**PROBLEM REQUIREMENTS:** Reproduce the passage from the commentary on wetlands and permafrost that begins at "By Dave Lindorff" and stops after "headed for disaster.", word for word.

**SOURCE:**
By Dave Lindorff
Listening to the endless stream of cars passing my house every day,
and knowing, from watching them from my mailbox, that they are almost
all carrying just one person, either commuting to work or running some
kind of errand, I know we are headed for disaster.
Two days ago, there was a report by Agence France Presse
about the ongoing destruction of the world’s remaining wetlands (60
percent have already been destroyed by man over the past century), and
how they contain within them an amount of stored carbon equal to all
the carbon currently in the atmosphere. Global warming and property
development are drying out those remaining wetlands, causing the
release of that carbon, which will more than negate even the most
radical efforts at reducing carbon emissions from power plants,
factories and automobiles.
There are also credible, well-researched reports
that even a few more degrees of temperature rise in the arctic regions
of Siberia and northern North America will melt the permafrost and
release as much 400 gigatons of methane gas trapped in frozen
clathrates for millennia—the release of which would cause global
temperatures to soar to levels not seen in 250 million years (methane
is 20 times as potent a global warming gas as CO2). Vast regions of
Siberia are already bubbling with releasing methane as the permafrost
line moves north.

**DATA SHOWN:**

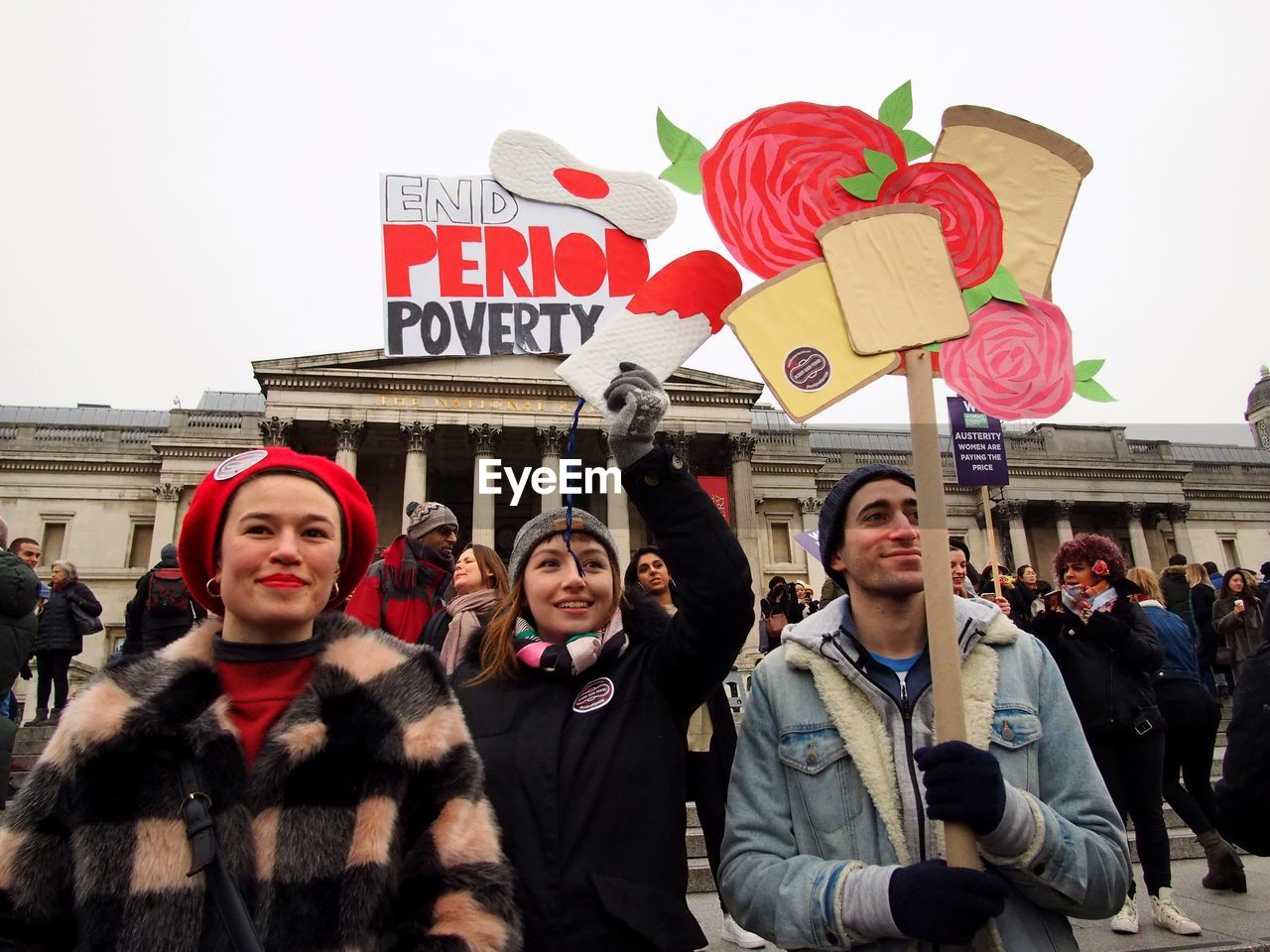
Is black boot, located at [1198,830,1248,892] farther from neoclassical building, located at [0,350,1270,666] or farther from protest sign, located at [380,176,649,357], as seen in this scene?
neoclassical building, located at [0,350,1270,666]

**EXERCISE ANSWER:**
By Dave Lindorff
Listening to the endless stream of cars passing my house every day,
and knowing, from watching them from my mailbox, that they are almost
all carrying just one person, either commuting to work or running some
kind of errand, I know we are headed for disaster.